## Records to use
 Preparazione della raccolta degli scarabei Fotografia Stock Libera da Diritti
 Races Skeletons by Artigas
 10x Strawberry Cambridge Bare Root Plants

--

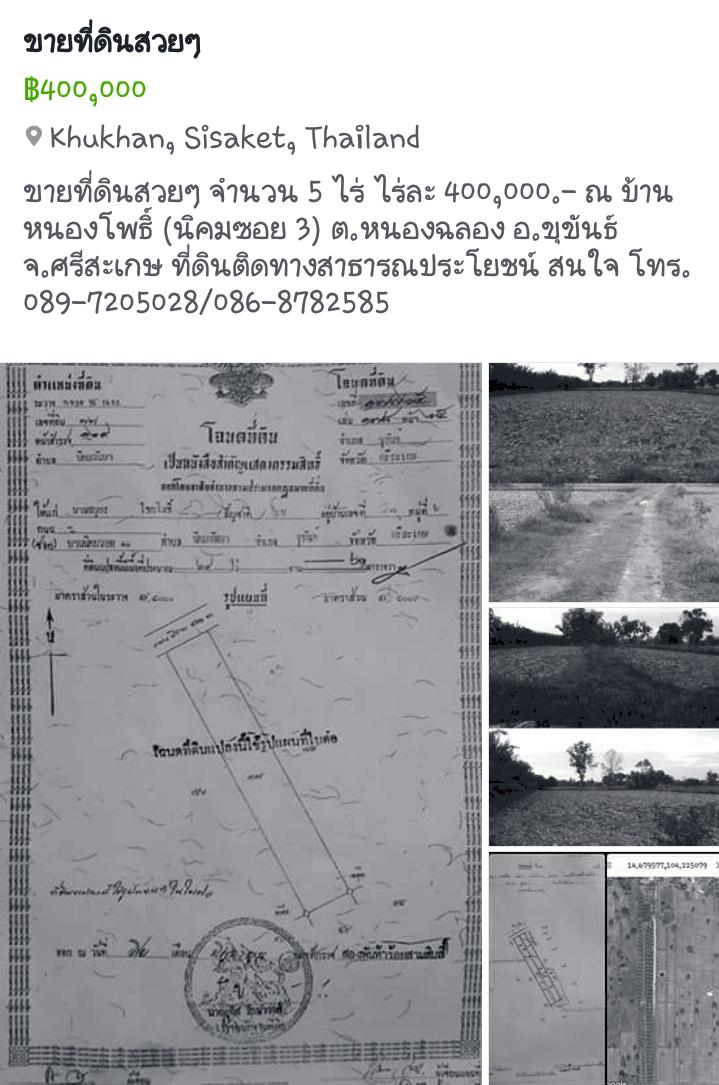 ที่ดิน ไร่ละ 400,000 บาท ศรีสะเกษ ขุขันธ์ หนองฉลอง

## Exercise
Everything above from the line containing "Preparazione della raccolta" through the line containing "10x Strawberry Cambridge Bare Root Plants" must be copied exactly. Nothing outside that range belongs in the answer.

## Task answer
 Preparazione della raccolta degli scarabei Fotografia Stock Libera da Diritti
 Races Skeletons by Artigas
 10x Strawberry Cambridge Bare Root Plants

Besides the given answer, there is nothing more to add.